*** Supplied information Section Begins ***

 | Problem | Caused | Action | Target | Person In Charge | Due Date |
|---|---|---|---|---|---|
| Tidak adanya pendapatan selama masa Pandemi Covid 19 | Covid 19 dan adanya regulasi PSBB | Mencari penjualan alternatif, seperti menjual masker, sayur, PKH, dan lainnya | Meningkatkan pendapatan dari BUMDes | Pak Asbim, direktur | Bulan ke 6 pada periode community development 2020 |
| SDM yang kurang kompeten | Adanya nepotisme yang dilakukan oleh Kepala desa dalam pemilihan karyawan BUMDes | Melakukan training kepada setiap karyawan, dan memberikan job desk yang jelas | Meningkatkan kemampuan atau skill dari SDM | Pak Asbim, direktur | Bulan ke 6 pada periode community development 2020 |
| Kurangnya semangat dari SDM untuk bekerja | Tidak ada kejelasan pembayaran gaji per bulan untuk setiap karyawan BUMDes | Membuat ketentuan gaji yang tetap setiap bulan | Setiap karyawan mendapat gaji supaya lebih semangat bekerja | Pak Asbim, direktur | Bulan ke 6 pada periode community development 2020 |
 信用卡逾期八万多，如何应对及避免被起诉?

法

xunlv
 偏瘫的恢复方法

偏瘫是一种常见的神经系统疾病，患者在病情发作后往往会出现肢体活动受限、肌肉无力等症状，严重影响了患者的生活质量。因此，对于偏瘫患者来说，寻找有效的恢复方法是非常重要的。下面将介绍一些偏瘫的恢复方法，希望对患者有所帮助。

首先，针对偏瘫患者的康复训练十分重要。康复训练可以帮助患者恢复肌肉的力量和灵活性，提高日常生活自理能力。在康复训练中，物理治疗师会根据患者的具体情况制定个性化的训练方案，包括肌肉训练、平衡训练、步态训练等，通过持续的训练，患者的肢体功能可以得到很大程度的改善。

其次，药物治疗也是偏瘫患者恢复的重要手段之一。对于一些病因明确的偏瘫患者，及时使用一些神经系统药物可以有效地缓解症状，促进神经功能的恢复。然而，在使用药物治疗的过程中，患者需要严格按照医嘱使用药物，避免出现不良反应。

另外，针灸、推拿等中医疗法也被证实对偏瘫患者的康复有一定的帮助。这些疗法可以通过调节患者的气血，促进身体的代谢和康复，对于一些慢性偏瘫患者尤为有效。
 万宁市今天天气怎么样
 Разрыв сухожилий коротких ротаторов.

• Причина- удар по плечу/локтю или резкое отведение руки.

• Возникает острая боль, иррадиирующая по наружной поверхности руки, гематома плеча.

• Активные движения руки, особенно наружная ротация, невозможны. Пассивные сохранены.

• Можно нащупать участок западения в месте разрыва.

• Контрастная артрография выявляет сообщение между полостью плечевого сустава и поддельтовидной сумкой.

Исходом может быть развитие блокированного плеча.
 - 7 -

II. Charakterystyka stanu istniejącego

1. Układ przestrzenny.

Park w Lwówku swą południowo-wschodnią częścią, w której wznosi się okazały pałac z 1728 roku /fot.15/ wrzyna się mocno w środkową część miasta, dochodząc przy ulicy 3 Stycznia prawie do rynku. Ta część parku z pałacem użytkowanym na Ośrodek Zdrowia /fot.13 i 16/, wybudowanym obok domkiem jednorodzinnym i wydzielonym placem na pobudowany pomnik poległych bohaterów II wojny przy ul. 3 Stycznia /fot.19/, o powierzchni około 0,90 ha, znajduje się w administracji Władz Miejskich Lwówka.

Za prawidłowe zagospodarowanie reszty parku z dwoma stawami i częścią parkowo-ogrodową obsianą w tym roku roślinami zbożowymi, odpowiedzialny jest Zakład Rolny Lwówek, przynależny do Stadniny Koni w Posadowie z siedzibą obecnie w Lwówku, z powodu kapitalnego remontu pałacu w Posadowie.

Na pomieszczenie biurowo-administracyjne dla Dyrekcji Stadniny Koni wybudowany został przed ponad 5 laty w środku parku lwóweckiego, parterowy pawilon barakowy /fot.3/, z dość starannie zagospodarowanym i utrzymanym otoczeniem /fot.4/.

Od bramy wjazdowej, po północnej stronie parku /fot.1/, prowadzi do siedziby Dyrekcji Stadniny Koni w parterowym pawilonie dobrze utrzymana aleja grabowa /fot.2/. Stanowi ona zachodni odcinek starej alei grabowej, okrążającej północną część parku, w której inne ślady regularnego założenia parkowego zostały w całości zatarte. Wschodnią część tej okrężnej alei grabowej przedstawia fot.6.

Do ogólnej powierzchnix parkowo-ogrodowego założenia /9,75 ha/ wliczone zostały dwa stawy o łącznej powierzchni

*** Supplied information Section Ends ***

* [What this task involves]
A verbatim copy of the records above should be returned.

* [Task solution]
 | Problem | Caused | Action | Target | Person In Charge | Due Date |
|---|---|---|---|---|---|
| Tidak adanya pendapatan selama masa Pandemi Covid 19 | Covid 19 dan adanya regulasi PSBB | Mencari penjualan alternatif, seperti menjual masker, sayur, PKH, dan lainnya | Meningkatkan pendapatan dari BUMDes | Pak Asbim, direktur | Bulan ke 6 pada periode community development 2020 |
| SDM yang kurang kompeten | Adanya nepotisme yang dilakukan oleh Kepala desa dalam pemilihan karyawan BUMDes | Melakukan training kepada setiap karyawan, dan memberikan job desk yang jelas | Meningkatkan kemampuan atau skill dari SDM | Pak Asbim, direktur | Bulan ke 6 pada periode community development 2020 |
| Kurangnya semangat dari SDM untuk bekerja | Tidak ada kejelasan pembayaran gaji per bulan untuk setiap karyawan BUMDes | Membuat ketentuan gaji yang tetap setiap bulan | Setiap karyawan mendapat gaji supaya lebih semangat bekerja | Pak Asbim, direktur | Bulan ke 6 pada periode community development 2020 |
 信用卡逾期八万多，如何应对及避免被起诉?

法

xunlv
 偏瘫的恢复方法

偏瘫是一种常见的神经系统疾病，患者在病情发作后往往会出现肢体活动受限、肌肉无力等症状，严重影响了患者的生活质量。因此，对于偏瘫患者来说，寻找有效的恢复方法是非常重要的。下面将介绍一些偏瘫的恢复方法，希望对患者有所帮助。

首先，针对偏瘫患者的康复训练十分重要。康复训练可以帮助患者恢复肌肉的力量和灵活性，提高日常生活自理能力。在康复训练中，物理治疗师会根据患者的具体情况制定个性化的训练方案，包括肌肉训练、平衡训练、步态训练等，通过持续的训练，患者的肢体功能可以得到很大程度的改善。

其次，药物治疗也是偏瘫患者恢复的重要手段之一。对于一些病因明确的偏瘫患者，及时使用一些神经系统药物可以有效地缓解症状，促进神经功能的恢复。然而，在使用药物治疗的过程中，患者需要严格按照医嘱使用药物，避免出现不良反应。

另外，针灸、推拿等中医疗法也被证实对偏瘫患者的康复有一定的帮助。这些疗法可以通过调节患者的气血，促进身体的代谢和康复，对于一些慢性偏瘫患者尤为有效。
 万宁市今天天气怎么样
 Разрыв сухожилий коротких ротаторов.

• Причина- удар по плечу/локтю или резкое отведение руки.

• Возникает острая боль, иррадиирующая по наружной поверхности руки, гематома плеча.

• Активные движения руки, особенно наружная ротация, невозможны. Пассивные сохранены.

• Можно нащупать участок западения в месте разрыва.

• Контрастная артрография выявляет сообщение между полостью плечевого сустава и поддельтовидной сумкой.

Исходом может быть развитие блокированного плеча.
 - 7 -

II. Charakterystyka stanu istniejącego

1. Układ przestrzenny.

Park w Lwówku swą południowo-wschodnią częścią, w której wznosi się okazały pałac z 1728 roku /fot.15/ wrzyna się mocno w środkową część miasta, dochodząc przy ulicy 3 Stycznia prawie do rynku. Ta część parku z pałacem użytkowanym na Ośrodek Zdrowia /fot.13 i 16/, wybudowanym obok domkiem jednorodzinnym i wydzielonym placem na pobudowany pomnik poległych bohaterów II wojny przy ul. 3 Stycznia /fot.19/, o powierzchni około 0,90 ha, znajduje się w administracji Władz Miejskich Lwówka.

Za prawidłowe zagospodarowanie reszty parku z dwoma stawami i częścią parkowo-ogrodową obsianą w tym roku roślinami zbożowymi, odpowiedzialny jest Zakład Rolny Lwówek, przynależny do Stadniny Koni w Posadowie z siedzibą obecnie w Lwówku, z powodu kapitalnego remontu pałacu w Posadowie.

Na pomieszczenie biurowo-administracyjne dla Dyrekcji Stadniny Koni wybudowany został przed ponad 5 laty w środku parku lwóweckiego, parterowy pawilon barakowy /fot.3/, z dość starannie zagospodarowanym i utrzymanym otoczeniem /fot.4/.

Od bramy wjazdowej, po północnej stronie parku /fot.1/, prowadzi do siedziby Dyrekcji Stadniny Koni w parterowym pawilonie dobrze utrzymana aleja grabowa /fot.2/. Stanowi ona zachodni odcinek starej alei grabowej, okrążającej północną część parku, w której inne ślady regularnego założenia parkowego zostały w całości zatarte. Wschodnią część tej okrężnej alei grabowej przedstawia fot.6.

Do ogólnej powierzchnix parkowo-ogrodowego założenia /9,75 ha/ wliczone zostały dwa stawy o łącznej powierzchni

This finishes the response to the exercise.